• [Listed records]
========================================================================

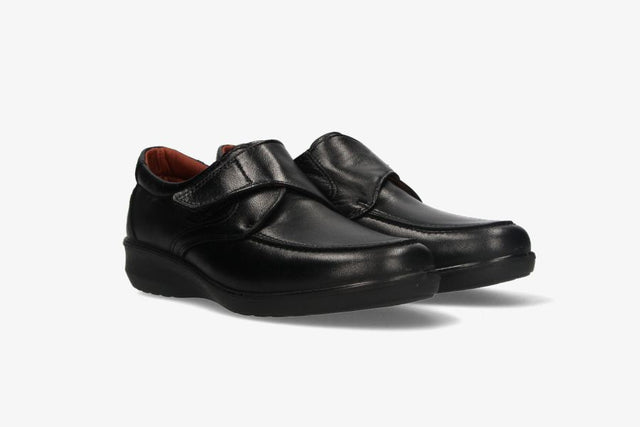 Copete Velcro Negro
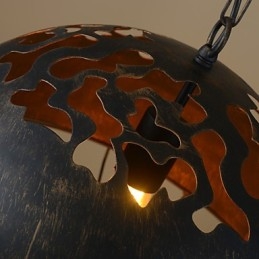 Retro Klassieke Metalen Plafondlampen Eenvoudige Hanglampen Café Hanglamp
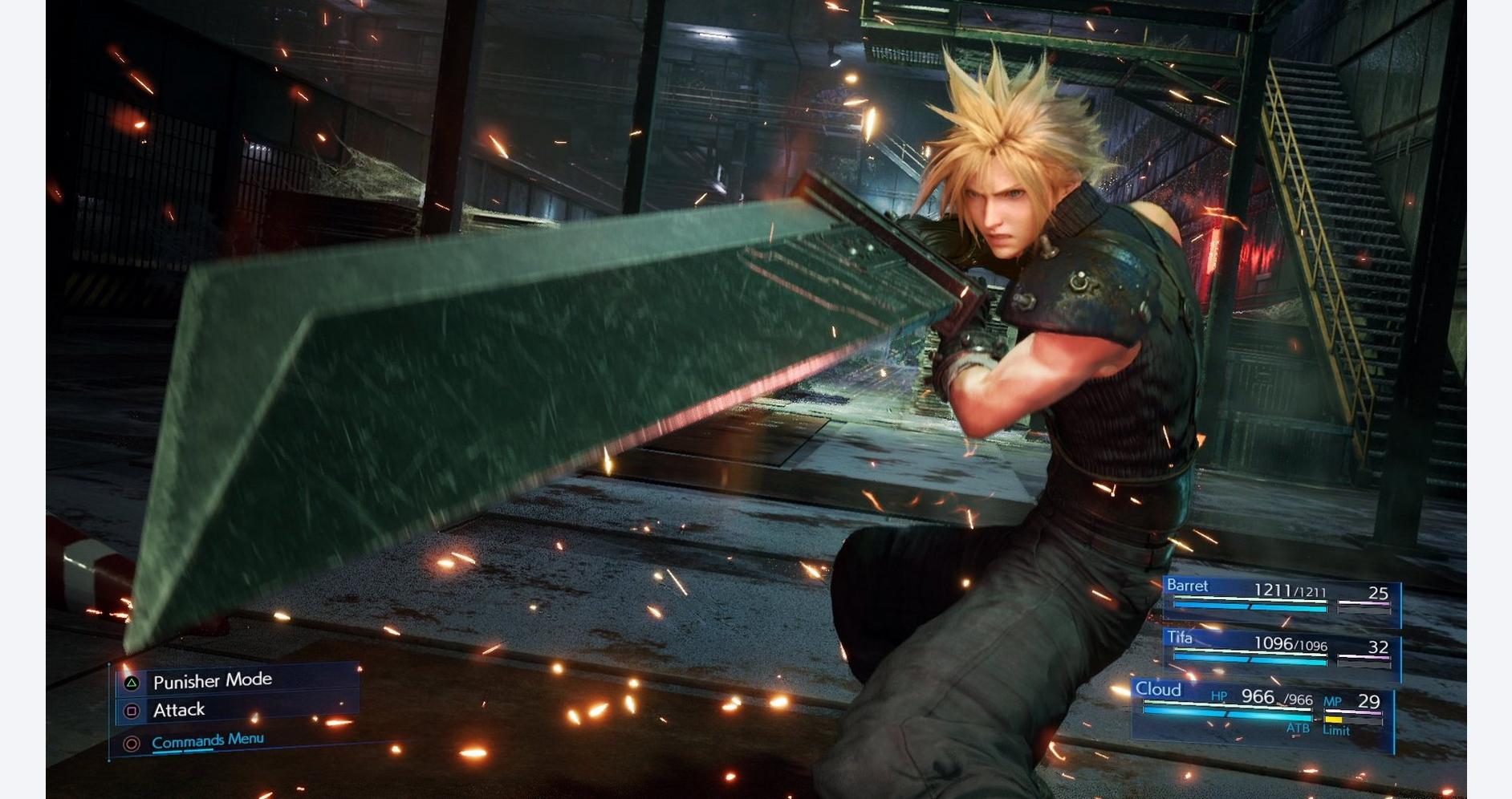 Combats légendaires à Midgar
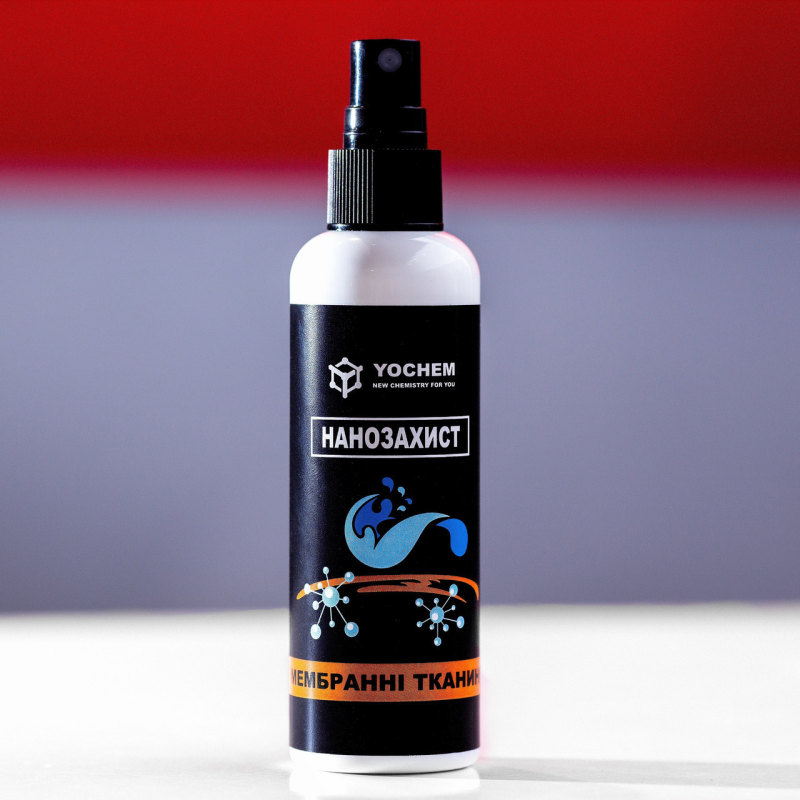 Водовідштовхувальний спрей для мембранних тканин YOCHEM 100мл
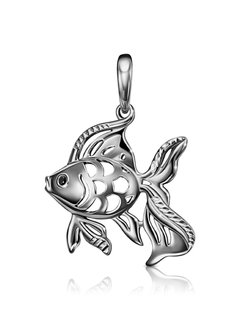 П633-2672Ч Подвеска (Ag 925)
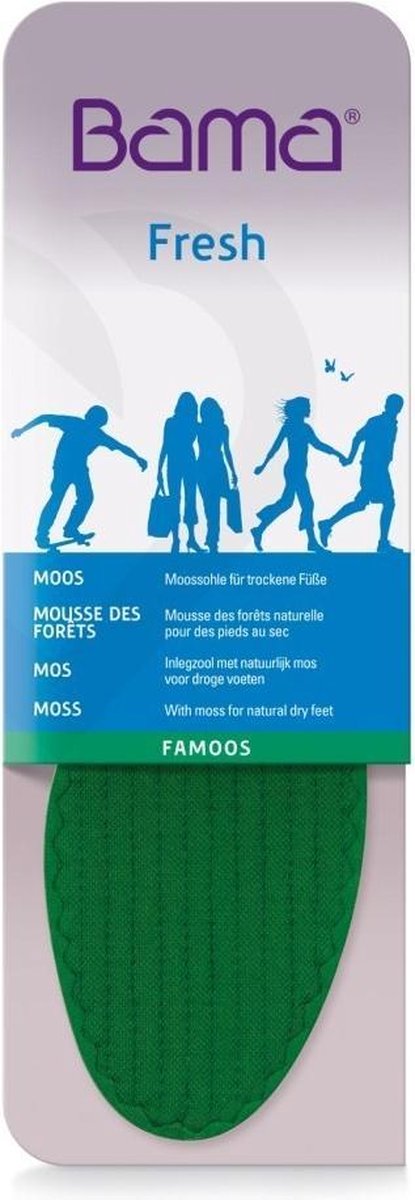 Inlegzool "Famoos" - maat 41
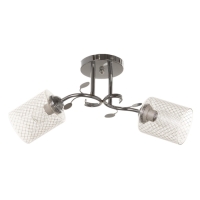 Люстра "Клара" 2х40Вт Е27 хром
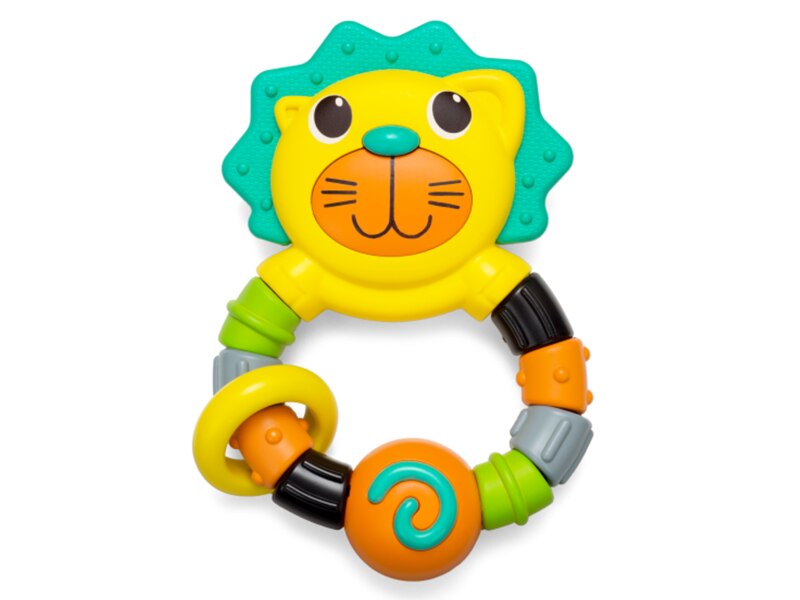 Infantino Chrastítko a kousátko Lvíček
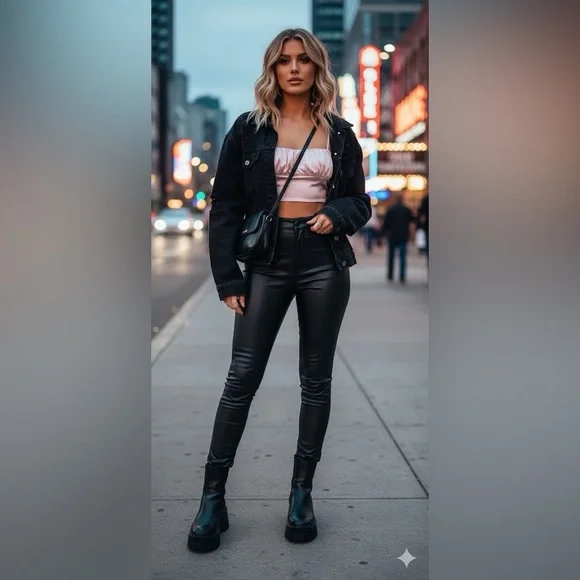 Princess Polly Pink Ruched Crop Top - Picture 11 of 14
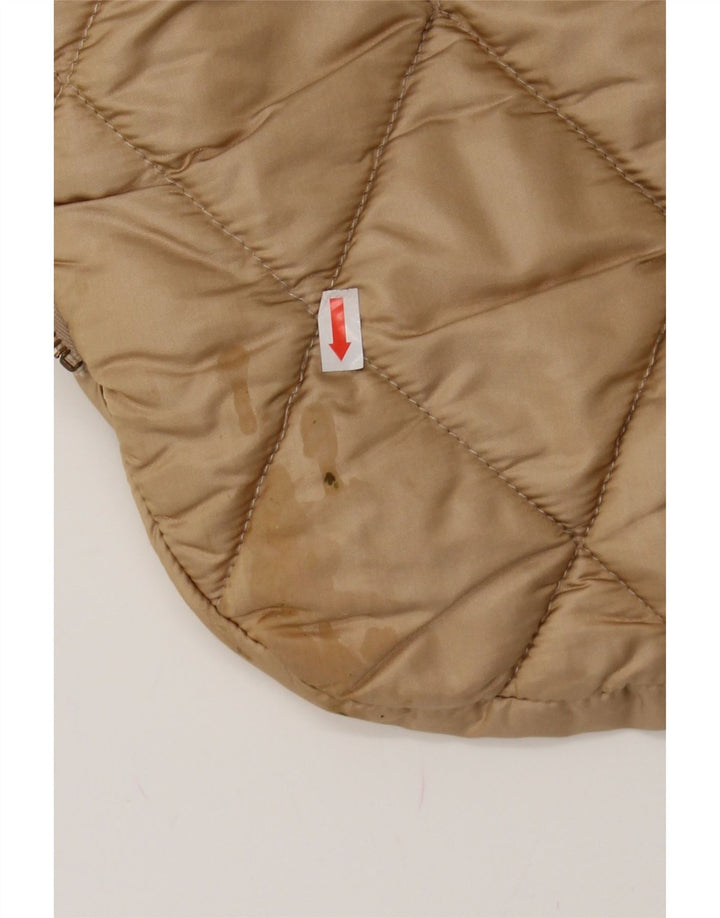 AIRFIELD Womens Quilted Jacket UK 22 3XL Beige Polyester Winter Vintage AIRFIELD and Second-Hand AIRFIELD from Messina Hembry 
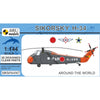 Mark One Models 144147 1/144 Sikorsky H-34 Around the World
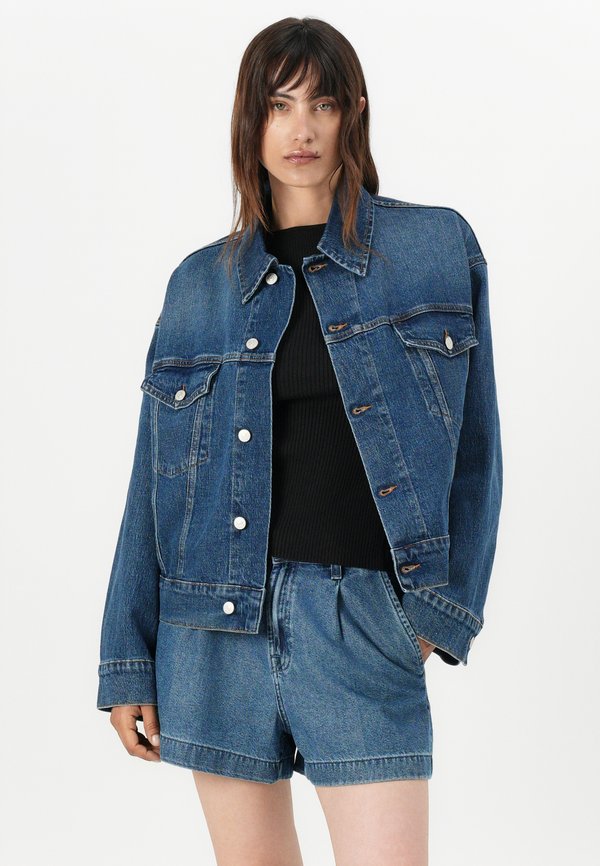 7 for all mankind OLI CROPPED TRUCKER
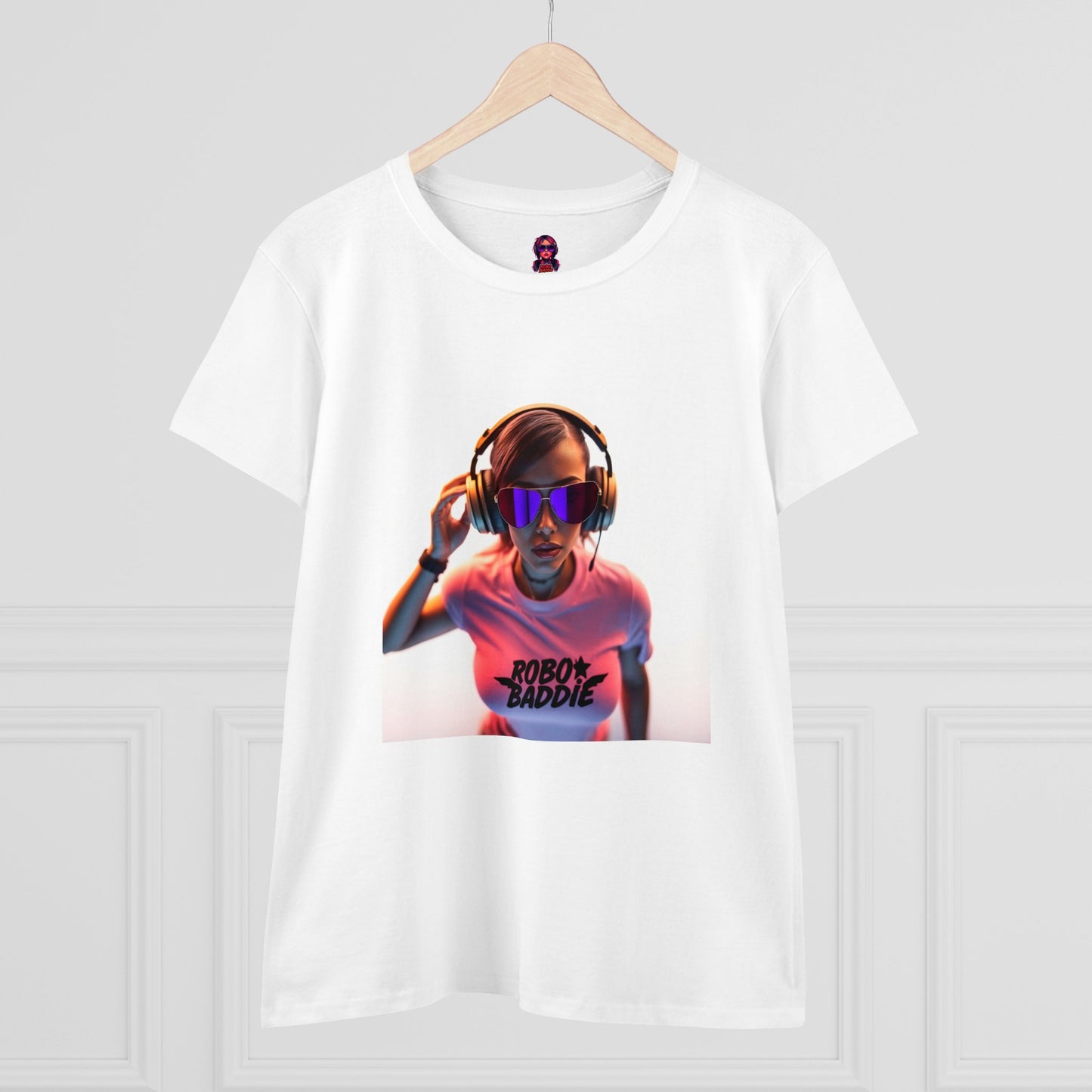 Women's Midweight Cotton Tee v3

========================================================================

Would you repeat the complete listing exactly, excluding each picture it holds?

 Copete Velcro Negro
 Retro Klassieke Metalen Plafondlampen Eenvoudige Hanglampen Café Hanglamp
 Combats légendaires à Midgar
 Водовідштовхувальний спрей для мембранних тканин YOCHEM 100мл
 П633-2672Ч Подвеска (Ag 925)
 Inlegzool "Famoos" - maat 41
 Люстра "Клара" 2х40Вт Е27 хром
 Infantino Chrastítko a kousátko Lvíček
 Princess Polly Pink Ruched Crop Top - Picture 11 of 14
 AIRFIELD Womens Quilted Jacket UK 22 3XL Beige Polyester Winter Vintage AIRFIELD and Second-Hand AIRFIELD from Messina Hembry 
 Mark One Models 144147 1/144 Sikorsky H-34 Around the World
 7 for all mankind OLI CROPPED TRUCKER
 Women's Midweight Cotton Tee v3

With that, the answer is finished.